#### [Problem]
Transcribe, exactly and without pictures, the lines below from the line with "Theodore Tugboat - Heather Navy - 15" to the line with "used 2021 Chevrolet", both ends included, and no others.

#### [Records for this exercise]
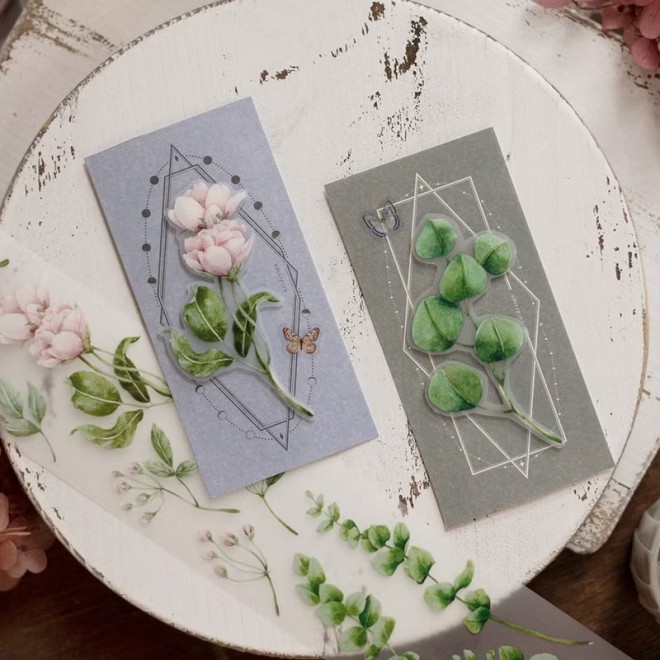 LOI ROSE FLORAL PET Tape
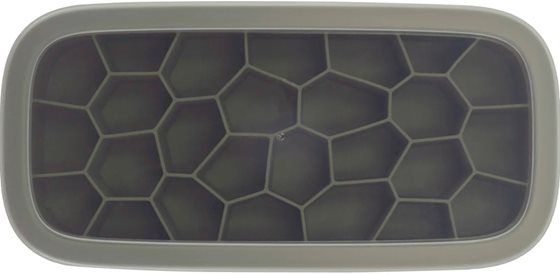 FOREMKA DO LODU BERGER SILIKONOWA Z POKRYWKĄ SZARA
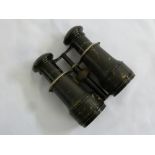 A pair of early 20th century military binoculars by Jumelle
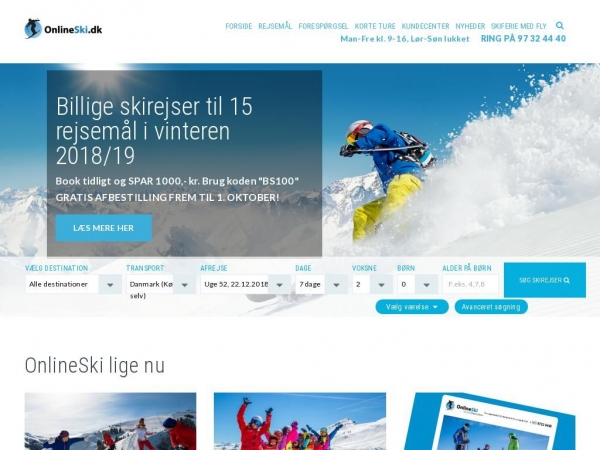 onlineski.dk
* * *
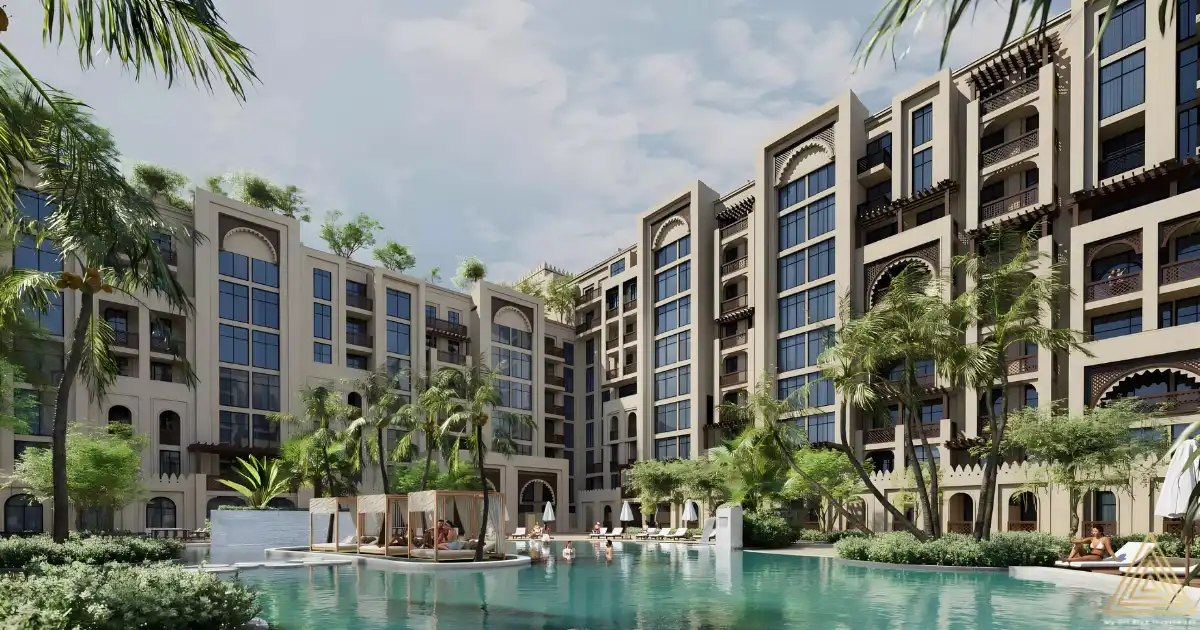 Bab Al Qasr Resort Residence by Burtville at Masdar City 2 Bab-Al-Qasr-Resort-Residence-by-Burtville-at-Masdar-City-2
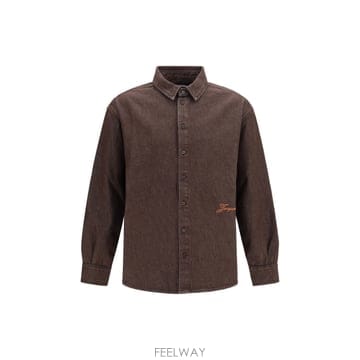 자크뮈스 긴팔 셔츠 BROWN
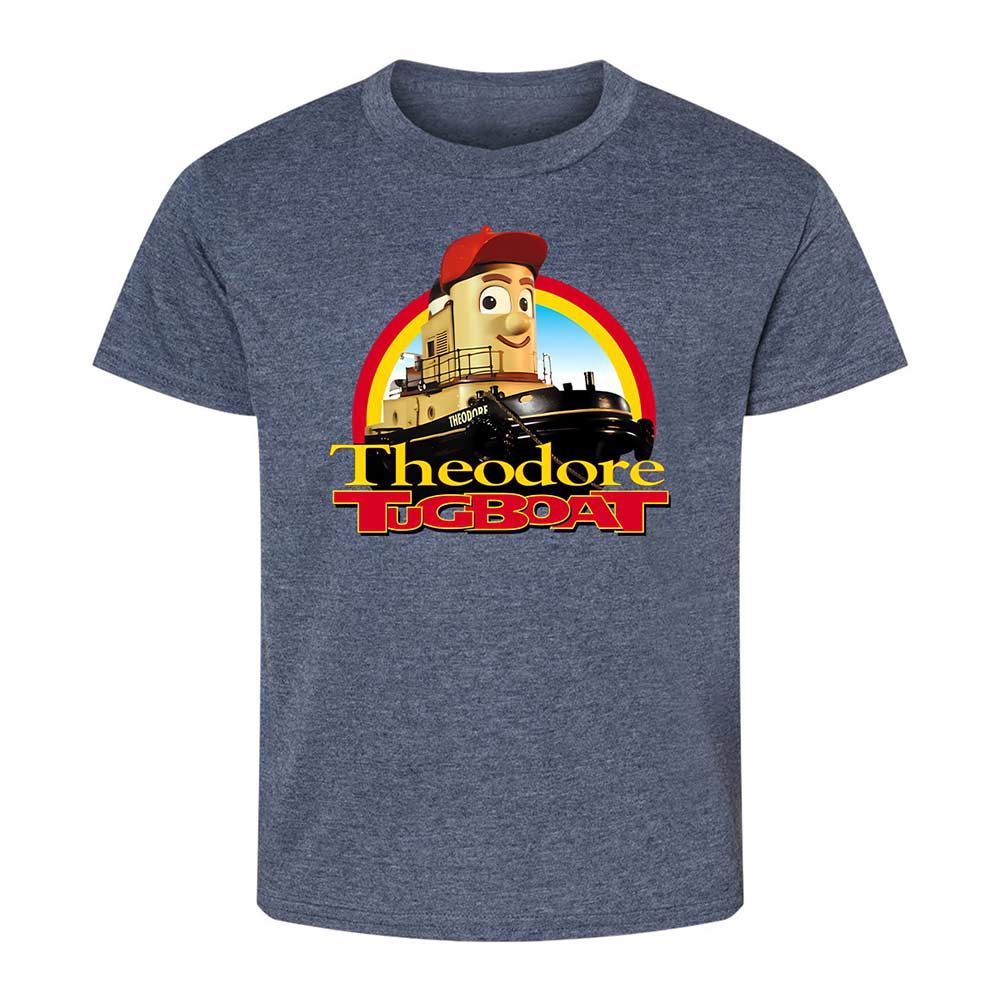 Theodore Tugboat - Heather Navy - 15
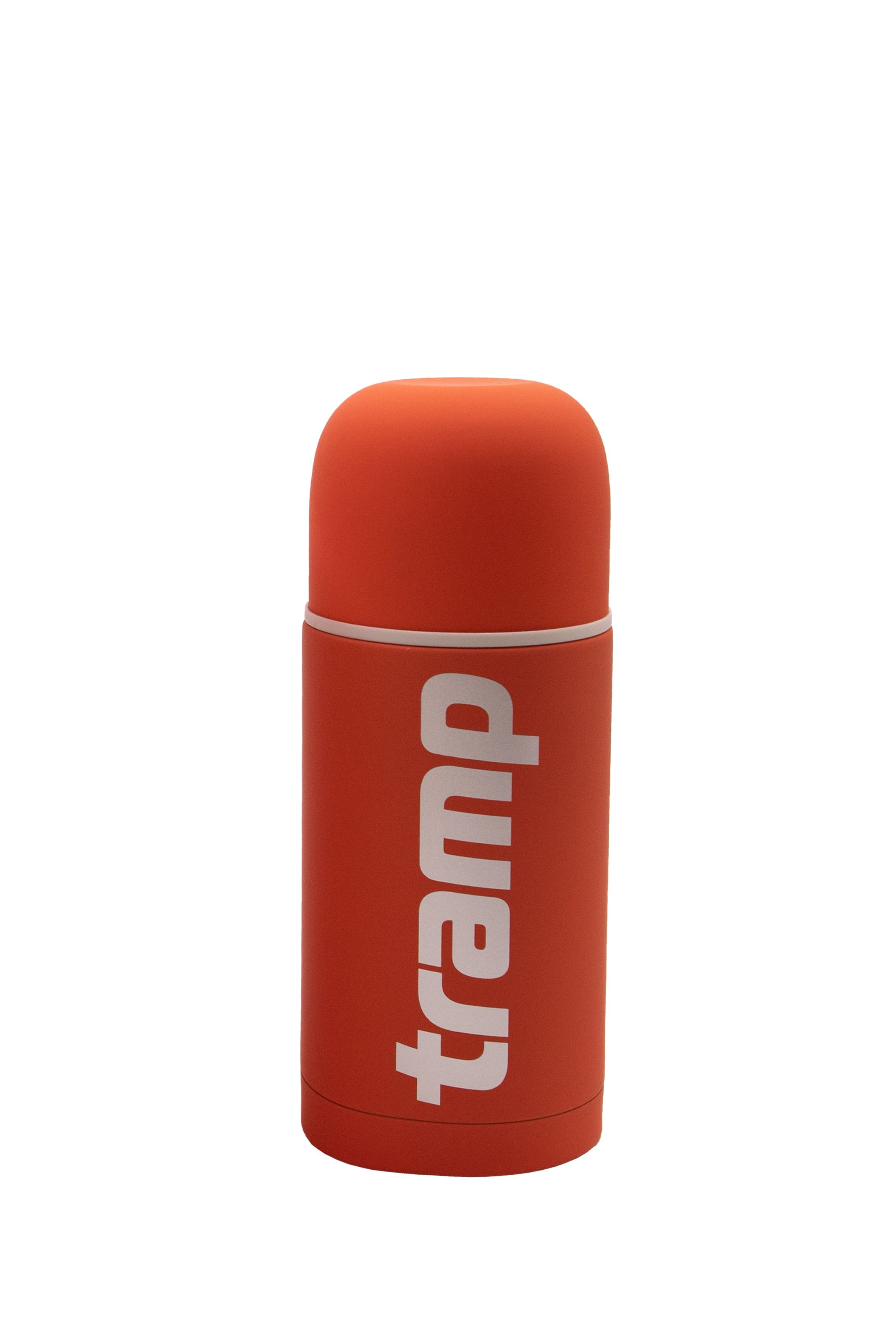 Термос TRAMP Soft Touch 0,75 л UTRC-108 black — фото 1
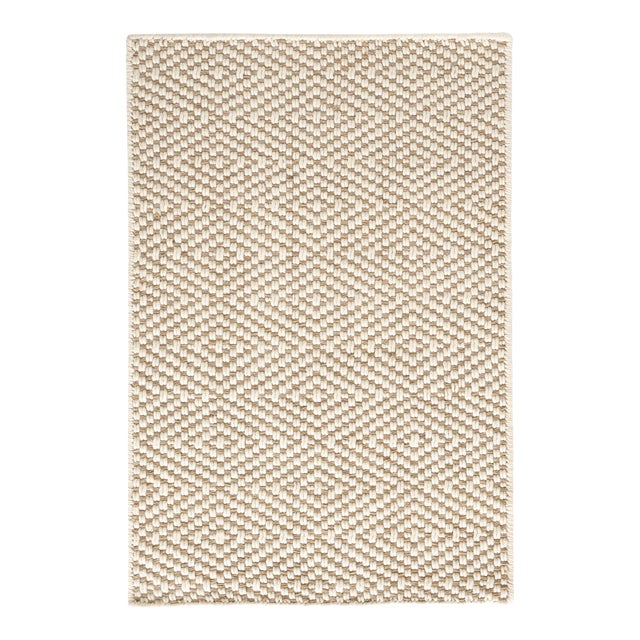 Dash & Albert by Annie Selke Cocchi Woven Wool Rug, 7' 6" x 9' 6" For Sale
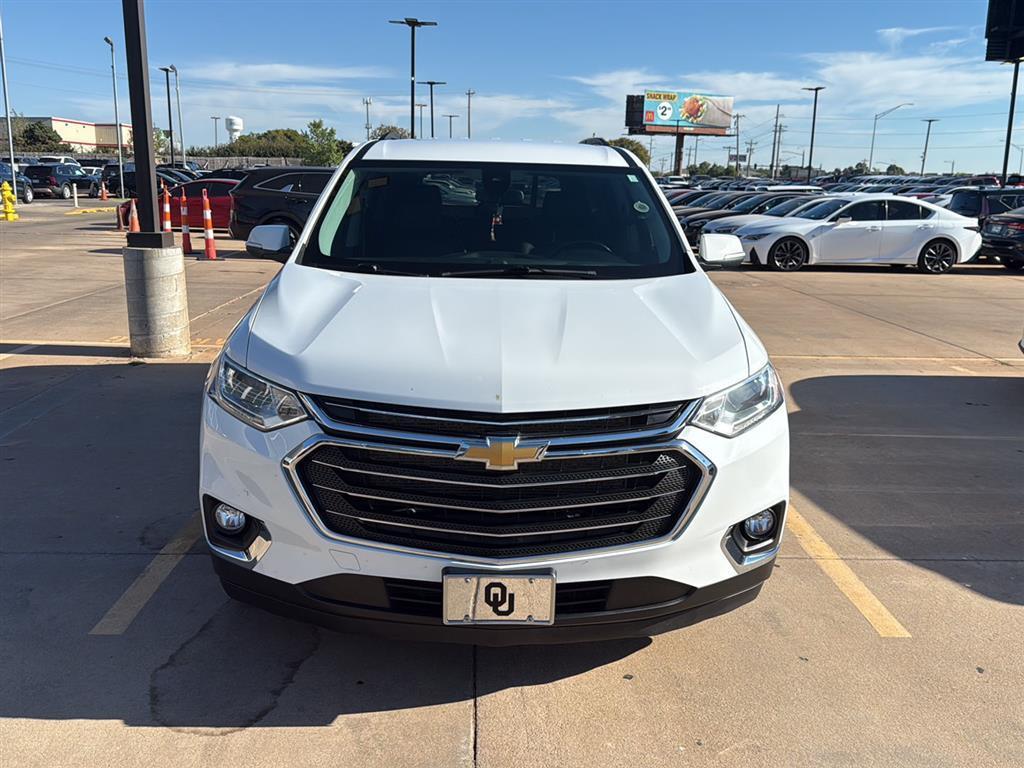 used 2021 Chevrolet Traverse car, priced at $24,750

#### [Response below]
 Theodore Tugboat - Heather Navy - 15
 Термос TRAMP Soft Touch 0,75 л UTRC-108 black — фото 1
 Dash & Albert by Annie Selke Cocchi Woven Wool Rug, 7' 6" x 9' 6" For Sale
 used 2021 Chevrolet Traverse car, priced at $24,750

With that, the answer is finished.